3.    We understand that you have always introduced innovative ways to enhance work efficiency. Can you share some of these examples with us?

This pandemic has brought about challenges to everyone. However, I have always held on to my belief and dare-to-do spirit. Coupled with my interest in innovation, I believe that I could help to improve the healthcare processes in the RSAF Medical Centres and also deliver technological solutions against COVID-19. One of the innovative projects I had worked on was the digital swab management system used at the Air Bases’ Medical Centres. This was a digital identity verification and labelling mobile application that aimed to digitalise the swab administration process to increase efficiency and reduce human error.

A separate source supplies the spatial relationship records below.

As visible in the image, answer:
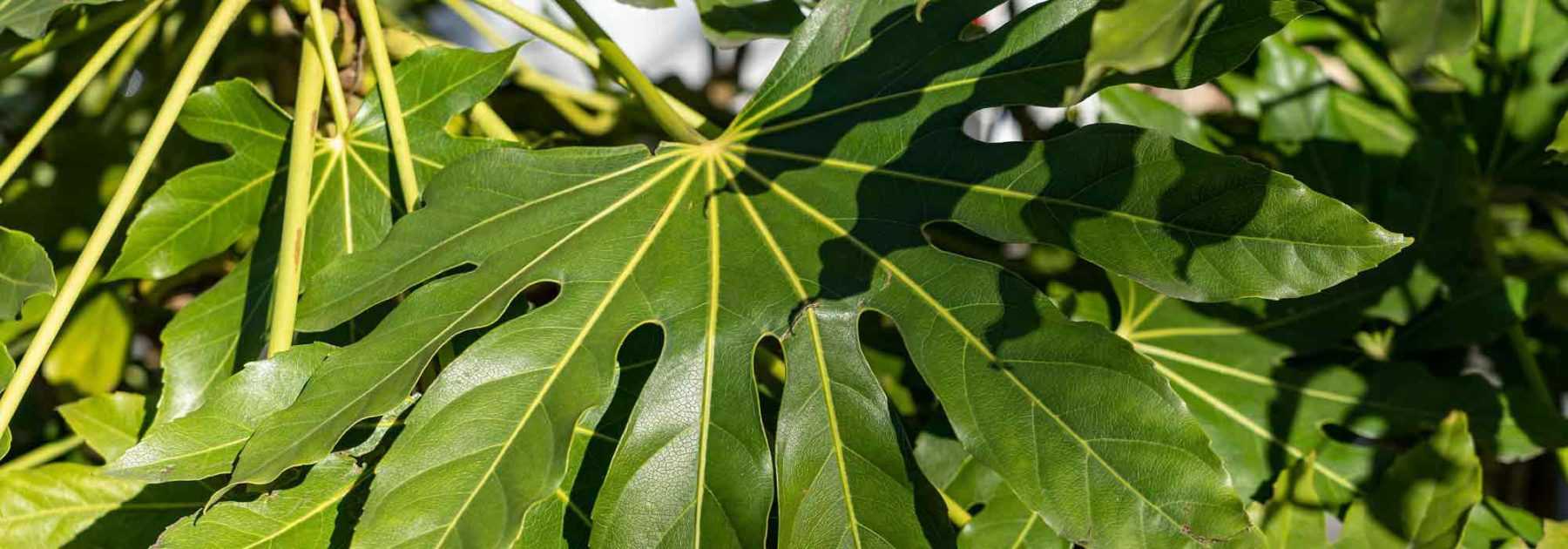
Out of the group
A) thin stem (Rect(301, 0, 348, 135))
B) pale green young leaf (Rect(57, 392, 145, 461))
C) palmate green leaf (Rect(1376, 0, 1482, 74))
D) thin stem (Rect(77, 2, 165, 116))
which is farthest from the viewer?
thin stem (Rect(77, 2, 165, 116))

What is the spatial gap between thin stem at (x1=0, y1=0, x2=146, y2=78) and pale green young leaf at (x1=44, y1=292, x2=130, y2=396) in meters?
0.30

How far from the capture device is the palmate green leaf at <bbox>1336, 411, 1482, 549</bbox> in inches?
36.3

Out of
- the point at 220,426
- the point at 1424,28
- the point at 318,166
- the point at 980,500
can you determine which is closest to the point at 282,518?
the point at 220,426

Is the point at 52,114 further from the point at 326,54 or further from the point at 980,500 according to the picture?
the point at 980,500

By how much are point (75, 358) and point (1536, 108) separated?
1.43 metres

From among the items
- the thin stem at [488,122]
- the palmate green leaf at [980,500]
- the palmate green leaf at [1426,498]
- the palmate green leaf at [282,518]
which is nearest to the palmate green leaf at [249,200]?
the thin stem at [488,122]

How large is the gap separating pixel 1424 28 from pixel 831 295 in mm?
387

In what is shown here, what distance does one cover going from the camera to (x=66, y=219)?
122 cm

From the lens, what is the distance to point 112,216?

When COVID-19 first surfaced in early 2020, I worked with a team of developers to deploy a telemedicine platform that enabled SAF Healthcare Workers to conduct telemedicine consultations for frontline healthcare workers in the Community Recovery Facilities. This solution was developed to maximise efficiency and ensure safety of healthcare personnel, by reducing in-person consultations, especially with patients who are already in a stable condition. Telemedicine is a viable, safe, and efficient healthcare delivery tool in crises such as the COVID-19 pandemic. It also reduces waiting and commuting time, as patients are not required to be physically present during the consultation. 

In addition, as the lead for medical innovation in the RSAF, I brought together a dynamic team of medical innovation champions to form Team SiGMA, which stands for Sustaining Innovation Ground-up through Methodical Action. I am also involved as the MINDEF Digital Factory Product Lead working on the Soldier Health Mobile Healthcare Platform, and as a member of the SAF’s Medical Informatics Development Hub looking at the future of healthcare transformation in MINDEF/SAF.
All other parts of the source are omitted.